Perspektif konvensional tentang ragam validitas

Cronbach (1971) menjelaskan macam validitas sebagai berikut: (1) Face validity: Face validity simply means the validity at face value. As a check on face validity, test/survey items are sent to teachers to obtain suggestions for modification. (2) Content validity: Draw an inference from test scores to a large domain of items similar to those on the test. Content validity is concerned with sample-population representativeness. i.e. the knowledge and skills covered by the test items should be representative to the larger domain of knowledge and skills. Content validity is sample-oriented rather than sign-oriented. A behavior is viewed as a sample when it is a subgroup of the same kind of behaviors. On the other hand, a behavior is considered a sign when it is an indictor or a proxy of a construct. (Goodenough, 1949). (3) Construct validity and criterion validity, which will be discussed later, are sign-oriented because both of them indicate behaviors different from those of the test. (4)Criterion: Draw an inference from test scores to performance. A high score of a valid test indiciates that the tester has met the performance criteria. Criterion validity is about prediction rather than explanation. Predication is concerned with non-casual or mathematical dependence where as explanation is pertaining to causal or logical dependence. For example, one can predict the weather based on the height of mercury inside a thermometer. Thus, the height of mercury could satisfy the criterion validity as a predictor. However, one cannot explain why the weather changes by the change of mercury height. Because of this limitation of criterion validity, an evaluator has to conduct construct validation. (5) Construct: Draw an inference form test scores to a psychological construct. Because it is concerned with abtsract and theoretical construct, construct validity is also known as theoretical construct.

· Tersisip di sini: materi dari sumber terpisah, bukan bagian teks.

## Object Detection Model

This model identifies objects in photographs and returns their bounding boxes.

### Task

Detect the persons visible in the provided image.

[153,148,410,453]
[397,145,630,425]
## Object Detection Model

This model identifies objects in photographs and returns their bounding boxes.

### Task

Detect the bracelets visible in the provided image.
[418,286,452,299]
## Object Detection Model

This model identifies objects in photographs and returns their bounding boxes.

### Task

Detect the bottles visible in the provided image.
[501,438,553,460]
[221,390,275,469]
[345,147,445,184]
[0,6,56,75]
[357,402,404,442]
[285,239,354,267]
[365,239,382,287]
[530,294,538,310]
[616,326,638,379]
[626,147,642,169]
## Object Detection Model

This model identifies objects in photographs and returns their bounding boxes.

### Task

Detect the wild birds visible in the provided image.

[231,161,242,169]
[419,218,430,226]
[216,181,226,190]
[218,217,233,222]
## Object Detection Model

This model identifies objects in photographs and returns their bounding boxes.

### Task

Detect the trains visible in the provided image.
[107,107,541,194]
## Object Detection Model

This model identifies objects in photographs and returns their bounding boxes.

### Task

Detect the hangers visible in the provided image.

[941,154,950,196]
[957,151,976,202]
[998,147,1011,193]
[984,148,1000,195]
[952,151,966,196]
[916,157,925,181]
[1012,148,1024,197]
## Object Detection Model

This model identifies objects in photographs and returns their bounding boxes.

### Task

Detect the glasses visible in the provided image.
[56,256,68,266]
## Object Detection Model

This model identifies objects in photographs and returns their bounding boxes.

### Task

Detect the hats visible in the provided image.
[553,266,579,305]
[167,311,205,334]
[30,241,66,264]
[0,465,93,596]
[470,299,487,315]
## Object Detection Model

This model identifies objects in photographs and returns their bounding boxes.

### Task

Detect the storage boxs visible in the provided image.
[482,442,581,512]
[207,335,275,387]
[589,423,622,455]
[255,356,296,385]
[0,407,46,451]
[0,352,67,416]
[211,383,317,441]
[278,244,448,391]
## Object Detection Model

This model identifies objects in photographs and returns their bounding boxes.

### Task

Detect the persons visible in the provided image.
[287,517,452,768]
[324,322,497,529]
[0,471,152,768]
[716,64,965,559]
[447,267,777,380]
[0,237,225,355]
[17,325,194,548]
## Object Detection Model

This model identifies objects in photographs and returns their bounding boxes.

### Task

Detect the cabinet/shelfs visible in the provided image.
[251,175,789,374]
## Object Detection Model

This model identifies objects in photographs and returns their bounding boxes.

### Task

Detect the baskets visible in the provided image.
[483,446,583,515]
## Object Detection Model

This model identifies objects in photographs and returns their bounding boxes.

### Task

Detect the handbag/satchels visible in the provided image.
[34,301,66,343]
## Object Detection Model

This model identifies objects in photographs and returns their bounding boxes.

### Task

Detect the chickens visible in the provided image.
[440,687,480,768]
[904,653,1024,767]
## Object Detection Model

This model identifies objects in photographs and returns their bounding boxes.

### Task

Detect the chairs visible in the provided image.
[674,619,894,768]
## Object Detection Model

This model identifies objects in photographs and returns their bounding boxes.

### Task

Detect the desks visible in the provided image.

Pandangan konvensional di atas diikuti oleh Austin (1997) dalam Ilene Decker. Austin menjelaskan validitas sebagai berikut : (1) Face Validity: assumptions of a logical tie between the items of an instrument and its purpose. (2) Content Validity: the items in the instrument are systematically judged by a panel of experts and rated as to the extent that the item adequately represents the construct proposed. Content validity is the consensus (intersubjective, negotiated) opinion of the community of scholars as to whether the items used to measure a latent variable (henceforth called a construct) refer to the domain of the construct and to no other construct. This assessment depends entirely upon the opinion of the community of scholars; it has no empirical element to it. (3) Criterion Related Validity: what is the relationship between the subject's performance on the measurement tool and the subject's actual behavior: (a) Concurrent validity: how well is the instrument measuring for the construct right now ? (b) Predictive validity: how well is the instrument able to predict future behavior ? (4) Construct Validity (how well does the instrument test a trait or concept): (a) convergent validity: look for another instrument that is proposed to measure the same construct and look for a correlation between the results; (b) divergent validity: you use an instrument that is supposed to measure the exact opposite of the trait; (c) a multi trait analysis: look at similarities in measures that could measure the same construct.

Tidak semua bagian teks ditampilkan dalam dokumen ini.